Tornou-se possível graças ao apoio da prefeitura (representada por suas secretarias de meio ambiente e obras) e às parcerias de artistas e de empresas locais.
O rio como sinal de vida
O bueiro escolhido para o lançamento do projeto fica na região central da cidade – onde há bastante visibilidade – e ganhou três cestos de metal para conter os resíduos (foto abaixo), além de uma sinalização especial que chama a atenção de quem por ali passa.
Os cestos foram produzidos a partir da reciclagem de resíduos de uma empresa de mineração, que já se comprometeu em continuar fornecendo os cestos para os próximos bueiros.

O bueiro recebeu a interferência criativa de uma dupla de artistas (pai e filho, da empresa Duudoor), em tons de azul – que remetem a água – e exibe a frase O rio Formoso começa aqui.
E, por isso, o bueiro já virou atração na cidade: “Ele chama muito a atenção. Muitos moradores gostaram tanto da iniciativa e do resultado visual que fotografaram o bueiro para publicar em suas redes sociais”, conta Liliane Lacerda, diretora executiva da organização.
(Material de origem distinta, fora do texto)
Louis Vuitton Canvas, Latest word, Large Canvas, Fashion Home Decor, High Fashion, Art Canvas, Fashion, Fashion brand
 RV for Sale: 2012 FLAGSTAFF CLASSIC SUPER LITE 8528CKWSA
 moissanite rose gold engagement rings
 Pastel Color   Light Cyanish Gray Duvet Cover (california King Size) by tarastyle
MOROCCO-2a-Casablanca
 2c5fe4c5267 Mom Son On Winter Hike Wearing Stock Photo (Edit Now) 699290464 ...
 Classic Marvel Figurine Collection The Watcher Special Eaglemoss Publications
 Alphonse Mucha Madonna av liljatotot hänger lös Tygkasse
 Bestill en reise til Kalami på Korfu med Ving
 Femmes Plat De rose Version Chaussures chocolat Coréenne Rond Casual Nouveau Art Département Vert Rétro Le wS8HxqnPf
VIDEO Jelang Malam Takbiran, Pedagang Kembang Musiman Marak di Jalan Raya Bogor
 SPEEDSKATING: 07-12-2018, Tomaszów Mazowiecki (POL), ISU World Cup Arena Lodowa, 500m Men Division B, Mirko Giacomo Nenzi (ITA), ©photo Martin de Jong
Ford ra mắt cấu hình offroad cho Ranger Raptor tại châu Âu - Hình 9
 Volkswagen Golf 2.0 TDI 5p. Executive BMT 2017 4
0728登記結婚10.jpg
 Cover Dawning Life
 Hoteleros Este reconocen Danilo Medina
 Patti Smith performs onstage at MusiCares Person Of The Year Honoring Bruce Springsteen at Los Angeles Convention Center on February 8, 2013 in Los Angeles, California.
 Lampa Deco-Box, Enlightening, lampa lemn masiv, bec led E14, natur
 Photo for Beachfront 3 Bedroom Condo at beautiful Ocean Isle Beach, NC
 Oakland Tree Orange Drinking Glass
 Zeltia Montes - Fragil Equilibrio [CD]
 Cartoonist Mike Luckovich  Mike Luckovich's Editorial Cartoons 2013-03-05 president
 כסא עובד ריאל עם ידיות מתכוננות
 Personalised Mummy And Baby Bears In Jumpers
Liliane explica que “a nascente do Formoso obviamente não fica no local onde está o bueiro, mas “a frase de impacto foi propositalmente colocada como forma de educação ambiental“. E acrescenta:
“Qualquer pessoa que passa por aqui e lê essa frase pode adquirir consciência de que a água que passa pelas grades do bueiro vai parar no rio. Acreditamos que ela vai ter um bom efeito e muita gente vai pensar duas vezes antes de jogar lixo no chão”.
A executiva destaca que boa parte da população não tem noção de seu impacto ao descartar resíduos indevidamente, por isso, o “cunho educativo do projeto” é seu fio condutor.
Próximos passos

Em três dias, já foi possível sentir o impacto da iniciativa, não só pela reação dos moradores, como contei acima, mas também pelo resultado prático – “choveu e os cestos já impediram que resíduos fossem enviados para o rio” (foto acima), conta a diretora do instituto.
Ontem, segunda-feira, diversas empresas procuraram o instituto interessadas em apoiar o Bueiro Ecológico financeiramente, o que pode ajudar a acelerar a instalação dos próximos pela cidade, mais rápido do que pensado inicialmente.
“Já listamos seis empresas que querem pagar os custos do projeto, o que pode viabilizar a instalação de mais bueiros”, conta Liliane entusiasmada com a repercussão. “Como a empresa de mineração doará os cestos, o custo, na verdade, se refere à instalação, à tinta e ao trabalho dos artistas”, explica Liliane.
Ela acrescenta que a escolha deste primeiro bueiro também se deve à facilidade de instalação dos cestos, contemplados pelo projeto original. Mas que será necessário adaptar a ideia a outros bueiros.
“Não existe uma padronização dos bueiros na cidade. Alguns tiveram suas tampas lacradas pela invasão do asfalto nas bordas, outros são muito profundos, outros mais rasos… Pedimos à prefeitura que faça um levantamento de todos os bueiros para identificarmos os que têm características parecidas com este primeiro, para prosseguirmos, e depois adaptaremos o projeto aos demais”, destaca.
Tomara que a iniciativa seja bem sucedida, ajude as pessoas a compreenderem melhor como deve ser feito o descarte de qualquer resíduo – que não existe “jogar fora” – e seja copiada pelo país. A julgar pela repercussão alcançada em apenas três dias, creio que não tem como não dar certo.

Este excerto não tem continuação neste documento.